演習の要件
• a. 在庫管理の文章では、棚卸の数字が毎月合わない原因は計算ミスだけではないとされています。計算ミス以外に、どのような理由が示されているか説明してください。
• b. 在庫管理の文章が、2026年にこの運用が重要な理由として挙げている統計を、出典とともにすべて列挙してください。
• c. 在庫管理の文章を、最後の文の後から書き継いでください。

本文
「棚卸の数字が毎月合わない」 この悩みは、計算ミスだけが原因ではありません。
在庫の使う順番がバラバラだと、 原価と廃棄の両方がぶれやすくなります。
先に結論
- 先入先出(FIFO)は、在庫管理のいちばん基本です
- 古い在庫から使うだけで、廃棄と棚卸ズレを減らせます
- まず売れ筋3品から始めれば十分です
2026年にこの運用が重要な理由
- 帝国データバンク: 2025年の飲食店倒産は900件(過去最多)
- 帝国データバンク: 2026年2月の食品値上げは674品目、平均16%
- 厚生労働省: 令和7年度最低賃金の答申ベース全国加重平均は1,121円
食材単価と人件費が上がる時期ほど、 在庫ロスの放置は利益に直結します。
むずかしい言葉を先に整理
先入先出(FIFO): 先に入荷した食材を先に使うルール棚卸ズレ: 実在庫と帳簿在庫の差
計算はこの2つだけ
使用原価 = 期首在庫 + 当月仕入 - 期末在庫
棚卸ズレ率(%) = (帳簿在庫 - 実在庫) ÷ 帳簿在庫 × 100
帳簿在庫 は記録上の在庫、
実在庫 は実際に数えた在庫です。

保存データ

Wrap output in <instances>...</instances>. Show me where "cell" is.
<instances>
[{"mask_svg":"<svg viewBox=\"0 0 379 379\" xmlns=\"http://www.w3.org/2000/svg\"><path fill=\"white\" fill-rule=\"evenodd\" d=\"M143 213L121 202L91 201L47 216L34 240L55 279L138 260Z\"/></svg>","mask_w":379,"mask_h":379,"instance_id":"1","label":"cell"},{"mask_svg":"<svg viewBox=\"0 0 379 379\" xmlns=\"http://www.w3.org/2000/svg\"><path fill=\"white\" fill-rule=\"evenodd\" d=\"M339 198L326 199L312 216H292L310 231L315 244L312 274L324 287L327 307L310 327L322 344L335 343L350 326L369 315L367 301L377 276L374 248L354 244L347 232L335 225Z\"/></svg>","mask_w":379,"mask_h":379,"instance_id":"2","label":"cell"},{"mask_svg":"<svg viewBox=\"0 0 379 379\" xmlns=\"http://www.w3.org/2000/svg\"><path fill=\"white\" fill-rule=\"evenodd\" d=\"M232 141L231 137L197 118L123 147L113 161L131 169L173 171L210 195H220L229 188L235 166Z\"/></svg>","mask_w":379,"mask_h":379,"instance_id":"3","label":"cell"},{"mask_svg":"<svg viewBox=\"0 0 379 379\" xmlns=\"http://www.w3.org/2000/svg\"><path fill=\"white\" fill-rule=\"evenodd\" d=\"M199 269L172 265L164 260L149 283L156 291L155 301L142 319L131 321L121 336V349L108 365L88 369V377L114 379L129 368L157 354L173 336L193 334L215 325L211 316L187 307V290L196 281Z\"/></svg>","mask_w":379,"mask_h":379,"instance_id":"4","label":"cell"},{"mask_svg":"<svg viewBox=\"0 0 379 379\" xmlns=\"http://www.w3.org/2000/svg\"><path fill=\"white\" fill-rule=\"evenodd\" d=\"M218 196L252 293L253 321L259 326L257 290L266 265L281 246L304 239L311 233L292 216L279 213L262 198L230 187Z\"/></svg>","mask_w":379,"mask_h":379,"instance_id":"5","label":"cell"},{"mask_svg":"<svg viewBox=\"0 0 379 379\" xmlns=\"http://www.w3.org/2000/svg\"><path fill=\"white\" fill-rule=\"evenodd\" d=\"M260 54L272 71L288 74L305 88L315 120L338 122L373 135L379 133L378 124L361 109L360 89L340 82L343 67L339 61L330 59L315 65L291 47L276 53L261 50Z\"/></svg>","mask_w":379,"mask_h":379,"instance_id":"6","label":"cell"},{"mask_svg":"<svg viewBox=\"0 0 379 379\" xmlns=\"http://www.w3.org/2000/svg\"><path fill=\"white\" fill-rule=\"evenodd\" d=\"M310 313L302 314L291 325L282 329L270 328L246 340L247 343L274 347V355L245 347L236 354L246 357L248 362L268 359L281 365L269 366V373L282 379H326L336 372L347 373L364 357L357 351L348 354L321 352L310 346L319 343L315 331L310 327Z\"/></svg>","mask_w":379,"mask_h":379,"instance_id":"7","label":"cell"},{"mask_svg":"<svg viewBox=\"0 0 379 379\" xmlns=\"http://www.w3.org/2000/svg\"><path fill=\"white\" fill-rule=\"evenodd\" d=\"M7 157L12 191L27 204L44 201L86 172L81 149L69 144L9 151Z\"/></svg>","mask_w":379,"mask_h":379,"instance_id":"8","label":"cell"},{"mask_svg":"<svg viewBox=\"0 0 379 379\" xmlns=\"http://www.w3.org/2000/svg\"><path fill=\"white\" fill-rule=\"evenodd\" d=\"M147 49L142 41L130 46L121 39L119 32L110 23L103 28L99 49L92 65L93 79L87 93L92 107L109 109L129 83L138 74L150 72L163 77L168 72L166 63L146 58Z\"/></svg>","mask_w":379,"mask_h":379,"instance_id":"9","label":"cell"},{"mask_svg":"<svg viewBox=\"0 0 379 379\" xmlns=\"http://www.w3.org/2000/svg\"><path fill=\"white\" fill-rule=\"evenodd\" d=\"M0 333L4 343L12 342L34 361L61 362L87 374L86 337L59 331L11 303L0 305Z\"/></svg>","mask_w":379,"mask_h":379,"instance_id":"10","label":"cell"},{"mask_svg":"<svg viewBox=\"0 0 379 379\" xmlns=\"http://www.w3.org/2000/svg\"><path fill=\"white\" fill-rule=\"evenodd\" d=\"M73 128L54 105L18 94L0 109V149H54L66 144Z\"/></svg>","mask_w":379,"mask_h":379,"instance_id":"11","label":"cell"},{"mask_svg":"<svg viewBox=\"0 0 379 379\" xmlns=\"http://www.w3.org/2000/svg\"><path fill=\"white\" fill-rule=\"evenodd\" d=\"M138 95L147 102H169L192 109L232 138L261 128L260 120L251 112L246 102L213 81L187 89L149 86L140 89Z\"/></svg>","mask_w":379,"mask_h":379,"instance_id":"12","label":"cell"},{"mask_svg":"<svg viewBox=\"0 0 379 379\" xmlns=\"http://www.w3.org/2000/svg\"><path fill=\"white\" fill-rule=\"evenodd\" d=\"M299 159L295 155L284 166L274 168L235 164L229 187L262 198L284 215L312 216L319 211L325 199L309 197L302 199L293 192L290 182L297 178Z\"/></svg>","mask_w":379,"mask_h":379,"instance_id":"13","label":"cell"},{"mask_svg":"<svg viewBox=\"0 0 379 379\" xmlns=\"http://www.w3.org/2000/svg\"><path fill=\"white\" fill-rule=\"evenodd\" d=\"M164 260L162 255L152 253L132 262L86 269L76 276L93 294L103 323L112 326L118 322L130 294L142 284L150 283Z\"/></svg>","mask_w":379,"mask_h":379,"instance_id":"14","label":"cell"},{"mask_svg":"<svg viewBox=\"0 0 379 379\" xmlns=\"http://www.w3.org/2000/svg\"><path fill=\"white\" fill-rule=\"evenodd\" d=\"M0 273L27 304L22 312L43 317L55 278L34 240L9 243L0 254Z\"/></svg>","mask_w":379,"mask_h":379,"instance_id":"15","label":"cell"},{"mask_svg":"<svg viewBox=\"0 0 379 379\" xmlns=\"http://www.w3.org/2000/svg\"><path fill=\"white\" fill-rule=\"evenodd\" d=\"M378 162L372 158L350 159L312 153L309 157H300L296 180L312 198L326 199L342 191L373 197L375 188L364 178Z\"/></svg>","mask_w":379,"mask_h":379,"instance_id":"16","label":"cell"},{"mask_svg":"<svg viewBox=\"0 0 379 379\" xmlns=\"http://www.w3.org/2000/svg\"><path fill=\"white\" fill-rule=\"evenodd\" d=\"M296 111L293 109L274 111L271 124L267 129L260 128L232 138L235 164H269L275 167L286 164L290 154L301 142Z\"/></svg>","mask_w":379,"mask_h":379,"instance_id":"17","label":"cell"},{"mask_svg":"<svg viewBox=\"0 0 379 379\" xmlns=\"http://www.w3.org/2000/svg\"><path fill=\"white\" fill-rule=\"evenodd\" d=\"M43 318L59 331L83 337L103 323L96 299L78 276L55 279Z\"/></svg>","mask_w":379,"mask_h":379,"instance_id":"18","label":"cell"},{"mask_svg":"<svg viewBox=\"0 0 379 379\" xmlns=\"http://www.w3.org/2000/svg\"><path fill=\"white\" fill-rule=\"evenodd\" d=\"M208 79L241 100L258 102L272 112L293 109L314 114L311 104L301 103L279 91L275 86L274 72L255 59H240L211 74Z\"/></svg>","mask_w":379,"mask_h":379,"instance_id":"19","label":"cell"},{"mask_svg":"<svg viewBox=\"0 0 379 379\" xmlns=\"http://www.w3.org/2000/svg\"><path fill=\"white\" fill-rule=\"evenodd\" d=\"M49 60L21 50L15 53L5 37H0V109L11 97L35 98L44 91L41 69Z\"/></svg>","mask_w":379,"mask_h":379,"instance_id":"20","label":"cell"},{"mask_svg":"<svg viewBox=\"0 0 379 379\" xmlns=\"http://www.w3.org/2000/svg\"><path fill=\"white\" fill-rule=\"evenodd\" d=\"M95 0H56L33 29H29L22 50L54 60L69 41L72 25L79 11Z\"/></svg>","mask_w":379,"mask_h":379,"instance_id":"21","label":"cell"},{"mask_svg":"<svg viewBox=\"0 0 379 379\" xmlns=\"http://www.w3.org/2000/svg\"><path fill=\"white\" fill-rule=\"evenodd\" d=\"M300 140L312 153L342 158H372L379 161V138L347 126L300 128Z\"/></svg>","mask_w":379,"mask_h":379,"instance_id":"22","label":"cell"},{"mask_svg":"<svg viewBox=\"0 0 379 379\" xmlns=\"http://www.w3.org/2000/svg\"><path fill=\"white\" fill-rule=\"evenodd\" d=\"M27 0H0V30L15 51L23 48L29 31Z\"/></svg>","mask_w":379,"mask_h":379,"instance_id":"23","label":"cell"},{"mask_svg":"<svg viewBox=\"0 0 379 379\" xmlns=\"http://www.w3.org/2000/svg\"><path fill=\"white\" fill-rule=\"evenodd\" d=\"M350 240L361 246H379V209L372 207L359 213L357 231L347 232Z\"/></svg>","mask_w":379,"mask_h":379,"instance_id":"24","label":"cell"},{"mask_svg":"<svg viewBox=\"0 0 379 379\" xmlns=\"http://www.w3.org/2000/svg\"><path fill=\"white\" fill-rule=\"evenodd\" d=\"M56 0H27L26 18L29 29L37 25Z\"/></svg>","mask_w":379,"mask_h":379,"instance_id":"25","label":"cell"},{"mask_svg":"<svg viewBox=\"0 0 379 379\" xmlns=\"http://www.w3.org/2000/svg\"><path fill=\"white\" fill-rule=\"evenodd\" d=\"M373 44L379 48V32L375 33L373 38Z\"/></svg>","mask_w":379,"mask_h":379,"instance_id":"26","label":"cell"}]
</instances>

演習の解答
• a. 在庫を使う順番がバラバラだと、原価と廃棄の両方がぶれやすくなるためです。

• b.
- 帝国データバンク: 2025年の飲食店倒産は900件(過去最多)
- 帝国データバンク: 2026年2月の食品値上げは674品目、平均16%
- 厚生労働省: 令和7年度最低賃金の答申ベース全国加重平均は1,121円

• c.
かんたん例
- 期首在庫: 180,000円
- 当月仕入: 620,000円
- 期末在庫(実数): 150,000円
使用原価 = 180,000 + 620,000 - 150,000 = 650,000円
別で、帳簿在庫が165,000円なら
棚卸ズレ率 = (165,000 - 150,000) ÷ 165,000 × 100 = 9.1%
9.1%は大きめなので、 在庫の置き順と記録方法を優先して直すべき状態です。
よくある失敗
1) 新しく入った在庫を手前に置く
古い在庫が残り、廃棄が増えやすくなります。
2) 入荷日を記録しない
どれから使うべきか判断できなくなります。
3) 棚卸日だけ頑張る
日々の置き方ルールがないと、月末でまた崩れます。
今週やること
- 売れ筋3食材に入荷日ラベルを貼る
- 「古い在庫を手前」ルールを固定する
- 週1回、帳簿在庫と実在庫を照合
- 棚卸ズレ率を記録する
- ズレ率が高い食材から置き方を修正する
まとめ
先入先出は、 特別なシステムより先に効く改善です。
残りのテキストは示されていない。